El peligro de la no verdad

Fecha: 18 agosto, 2020 por: dariomartinez

No pretendo ser visto como un ilustrado. Resultaría ridículo. Me acopio de una metáfora que permite entender alguna de las tristes situaciones que se viven en nuestro país. «La luz permite ver las tinieblas». Hoy parece que muchos destacan por sus pocas luces. No falta inteligencia, sobra interés por negar la verdad.

Somos herederos del saber antiguo de raíz griega. Resulta ineludible. Nuestro pensar se articula a través de una tecnología en forma de grafos, escritos o hablados, que se hunde en el que fue  su hacer reflexivo más elevado. Un intento orientado a la verdad y a la constitución de una sociedad política (polis) lo más justa posible. Aunque se construyan discursos salpicados de razones artificiales, sofisticadas, y erróneas el legado clásico de los más grandes científicos, artistas y filósofos griegos perdura.

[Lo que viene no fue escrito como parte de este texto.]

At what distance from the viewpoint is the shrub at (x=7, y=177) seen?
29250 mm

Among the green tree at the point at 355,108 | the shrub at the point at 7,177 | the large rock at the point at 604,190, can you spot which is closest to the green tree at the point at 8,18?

La ignorancia en el límite nos dice poco. Es muy sencillo no prestarle atención. El peligro está en los saberes dirigidos a lo imposible, absoluto, misterioso, diluido en la eterna confusión, en los vaivenes de la opinión (tantas como individuos); éste desgraciadamente es el perfecto semillero para el error y la perpetua confusión. En el gnosticismo rampante de hoy el saber brota espontáneamente y esencialmente de una conciencia tan evidente como incognoscible. Hablando se produce como efecto la falta de entendimiento. El diálogo se torna imposible. La motivación, el interés de sus interlocutores, ahonda en el desacuerdo. El compromiso con las opiniones una barrera infranqueable. La llave hacia el buen argumento, hacia el brillo de las buenas ideas, oxidada por el desprecio por el esfuerzo de la difícil tarea que supone la construcción del verdadero saber.  El estudio es ingrato. Hoy el compromiso emocional puede sustituir el conocimiento necesario y demostrado. En el cenagal del nihilismo la verdad causa risa. Los saberes más rigurosos se han de codear por sobrevivir y encontrar su lugar con pseudosaberes que resultan más atractivos, directos, y accesibles al gran público.

El mercado desabastecido de buen saber demostrativo y dialéctico se consolida. No es por ausencia de un buen hacer dirigido por la razón, es el resultado de una censura sofisticada, racional, ficticia y falsa, que persuade y orienta hacia los perversos fantasmas de la mentira. La posmodernidad logra demoler a Dios, pero no al Dios de las religiones ya triturado entre otros por Espinosa. La posmodernidad lo devalúa todo, lo iguala, ya sea la necedad, ya sea la genialidad, todo da como resultado una falsa isovalencia. Así la libertad de la apariencia nos encadena a la vez que expulsa de la república del saber al sabio. El desprecio del no aprecio una herramienta eficaz.

¿Por qué todo esto? La reciente manifestación en la ciudad de Madrid contra la labor del Gobierno en lo referente a la pandemia del CoV-SARS-2. Los manifestantes se aglutinaron en torno a las ideas de la no existencia como ser con necesidad de permanecer y reproducirse de un virus en muchos casos letal, de la fatuidad del uso de mascarilla, de la repulsa por coactiva de la distancia de seguridad y del rechazo a una futura vacuna.

La nesciencia de fondo es preocupante. La necesidad de acudir a falsos saberes para dar sentido a sus razonamientos perversos, artificiosos, capaces de poner en peligro su salud, sus vidas y la de los demás, es cuando menos una manifestación de necedad imprudente; digo la de los otros para dar a entender que sin los demás, el individuo que abraza los derechos humanos no es nada.

Después del hombre ha de tenerse en cuenta que en el curso del proceso histórico está la persona, y como tal,  como individuo reconocido por los otros y que vive en una sociedad de personas libres, es un ciudadano. Luego los derechos que potencialmente se violan con respecto a su persona van más allá de lo estrictamente humano. En el seno de un derecho positivo que gozara de un mínimo de salud su aplicación tendría como consecuencia inmediata su capacidad de obligar. El aspecto formal de las leyes, más allá del contenido material, se ejecutaría sin dudar, evitando la apatía de la mayoría y la indiferencia de una minoría bien organizada que considera que las leyes de todos no les incumben a ellos, dada su naturaleza especial, elevada y por supuesto diferencial. Por cierto, identidad por demostrar, al menos ante los demás.

No lo olvidemos: la ignorancia iguala, la sabiduría diferencia.